Let me be honest: This was not a good month for me. This wasn’t really because Stuff Happened (though of course there was stuff…kidney stone, ankle problems, sweltering heat and humidity, a shooting near my son’s high school, the discovery of a major termite infestation that wasn’t disclosed when we bought our house…etc). It was more an issue of triggers. The heat around this time of year always induces a bit of depression, but the last two Mays have been extremely rough for me emotionally, and so I spent most of this month in a kind of fug, protecting my vulnerable innards from attack. It was something I was aware of, but not something I had any control over. Instead of fighting for control, which would have only disordered me even worse, I simply let the fug take over. I dove into books as my only escape, and I only wanted the lightest, fluffiest, sweetest candy to devour.
I read 15 books in May, which is about three times my normal (outside Readathon months). Nearly all of those 15, excepting rereads, consisted of books I don’t normally read and books I likely won’t remember much about. I’m not saying anything bad about these books, because hell, that’s exactly what I needed in May. I was super thankful that I had them when I needed them.
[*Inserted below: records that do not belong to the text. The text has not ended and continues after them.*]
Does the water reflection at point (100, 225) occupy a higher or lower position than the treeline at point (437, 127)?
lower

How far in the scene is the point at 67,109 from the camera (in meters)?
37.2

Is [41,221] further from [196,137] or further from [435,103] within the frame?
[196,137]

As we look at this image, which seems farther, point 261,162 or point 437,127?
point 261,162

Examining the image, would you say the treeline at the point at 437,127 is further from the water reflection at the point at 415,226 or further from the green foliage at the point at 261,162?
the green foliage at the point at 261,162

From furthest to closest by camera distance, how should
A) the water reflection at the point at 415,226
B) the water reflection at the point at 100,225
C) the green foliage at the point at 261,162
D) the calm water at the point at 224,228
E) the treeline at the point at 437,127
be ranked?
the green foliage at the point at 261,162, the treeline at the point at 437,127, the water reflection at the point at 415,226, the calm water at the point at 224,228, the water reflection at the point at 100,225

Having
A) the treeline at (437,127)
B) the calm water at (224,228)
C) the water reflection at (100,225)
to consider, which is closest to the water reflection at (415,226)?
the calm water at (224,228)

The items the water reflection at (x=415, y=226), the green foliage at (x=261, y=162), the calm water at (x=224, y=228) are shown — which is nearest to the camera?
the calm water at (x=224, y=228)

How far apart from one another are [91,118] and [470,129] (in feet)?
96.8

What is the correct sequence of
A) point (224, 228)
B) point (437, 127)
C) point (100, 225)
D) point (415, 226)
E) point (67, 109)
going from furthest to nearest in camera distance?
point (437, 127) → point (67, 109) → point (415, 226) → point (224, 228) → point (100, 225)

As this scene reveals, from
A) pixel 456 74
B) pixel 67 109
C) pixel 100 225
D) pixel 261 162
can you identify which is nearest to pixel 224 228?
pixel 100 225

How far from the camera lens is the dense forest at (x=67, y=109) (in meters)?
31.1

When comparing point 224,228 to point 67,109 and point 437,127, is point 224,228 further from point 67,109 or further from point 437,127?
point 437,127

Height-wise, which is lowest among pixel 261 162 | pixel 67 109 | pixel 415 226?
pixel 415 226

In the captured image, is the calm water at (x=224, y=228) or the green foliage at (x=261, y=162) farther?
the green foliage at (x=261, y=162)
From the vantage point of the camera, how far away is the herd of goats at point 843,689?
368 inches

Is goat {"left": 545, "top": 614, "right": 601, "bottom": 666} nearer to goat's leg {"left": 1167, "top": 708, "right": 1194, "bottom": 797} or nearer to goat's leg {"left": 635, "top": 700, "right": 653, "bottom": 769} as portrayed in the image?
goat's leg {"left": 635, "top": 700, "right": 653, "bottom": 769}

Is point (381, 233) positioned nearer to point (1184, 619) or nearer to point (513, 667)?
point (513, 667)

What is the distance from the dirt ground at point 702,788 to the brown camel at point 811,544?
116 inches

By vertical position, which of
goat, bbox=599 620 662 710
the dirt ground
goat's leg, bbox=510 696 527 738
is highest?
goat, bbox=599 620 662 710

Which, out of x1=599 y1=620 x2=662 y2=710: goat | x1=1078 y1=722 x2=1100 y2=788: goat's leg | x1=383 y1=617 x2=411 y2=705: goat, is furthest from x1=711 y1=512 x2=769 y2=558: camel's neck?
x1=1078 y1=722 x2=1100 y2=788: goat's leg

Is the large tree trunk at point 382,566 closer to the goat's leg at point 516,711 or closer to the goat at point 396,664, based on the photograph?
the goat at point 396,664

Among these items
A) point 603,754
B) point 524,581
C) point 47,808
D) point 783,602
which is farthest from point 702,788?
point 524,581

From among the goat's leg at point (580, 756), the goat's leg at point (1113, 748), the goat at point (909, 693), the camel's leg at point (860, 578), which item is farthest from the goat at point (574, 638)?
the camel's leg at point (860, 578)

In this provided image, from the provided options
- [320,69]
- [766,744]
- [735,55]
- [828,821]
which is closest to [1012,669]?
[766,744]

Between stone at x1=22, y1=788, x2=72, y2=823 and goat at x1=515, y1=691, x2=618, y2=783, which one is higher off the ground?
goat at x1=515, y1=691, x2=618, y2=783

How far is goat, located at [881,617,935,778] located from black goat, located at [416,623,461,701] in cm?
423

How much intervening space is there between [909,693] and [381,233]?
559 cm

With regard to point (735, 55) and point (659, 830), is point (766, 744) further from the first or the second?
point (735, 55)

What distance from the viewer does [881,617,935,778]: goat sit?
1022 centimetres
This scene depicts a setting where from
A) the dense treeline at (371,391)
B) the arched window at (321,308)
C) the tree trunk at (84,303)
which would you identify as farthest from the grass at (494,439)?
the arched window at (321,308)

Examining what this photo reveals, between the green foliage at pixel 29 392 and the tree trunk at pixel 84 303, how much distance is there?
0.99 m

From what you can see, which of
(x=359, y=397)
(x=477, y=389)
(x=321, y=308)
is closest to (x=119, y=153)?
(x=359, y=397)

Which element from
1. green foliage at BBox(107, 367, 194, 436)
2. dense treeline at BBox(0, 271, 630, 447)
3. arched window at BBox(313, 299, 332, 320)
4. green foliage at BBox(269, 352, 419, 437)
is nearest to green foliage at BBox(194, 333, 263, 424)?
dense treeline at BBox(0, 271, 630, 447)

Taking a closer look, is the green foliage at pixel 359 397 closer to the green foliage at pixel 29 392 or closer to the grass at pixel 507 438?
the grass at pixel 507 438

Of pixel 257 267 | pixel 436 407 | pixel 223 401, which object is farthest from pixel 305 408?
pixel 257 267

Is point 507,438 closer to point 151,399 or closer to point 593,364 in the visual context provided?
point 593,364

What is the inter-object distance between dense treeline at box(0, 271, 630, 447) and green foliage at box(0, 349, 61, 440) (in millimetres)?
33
Toward the end of the month, though, I grew tired of brain-candy. I know I wasn’t quite ready for deeper-thinking books, because the one time I tried, I ended up not enjoying the book as much as I probably would have in other circumstances. Still, I no longer wanted race-to-the-end, book-after-book-after-book kinds of reads. I wanted to slow down and savor words again, and now I move into June with different priorities and a desire to strive for better balance again. Books, writing, health, family, friends. Not just books. Wish me luck!
In better news, here’s a few happenings from the last few days. 1 – The boys finished school. They are now in 7th, 9th, and 10th grades. I have two high-schoolers:
2 – My hair was driving me crazy, so I decided to go drastic and do something I’d wanted to do for a long time:
And I think I love this haircut more than any I’ve ever had in my life. Love love LOVE.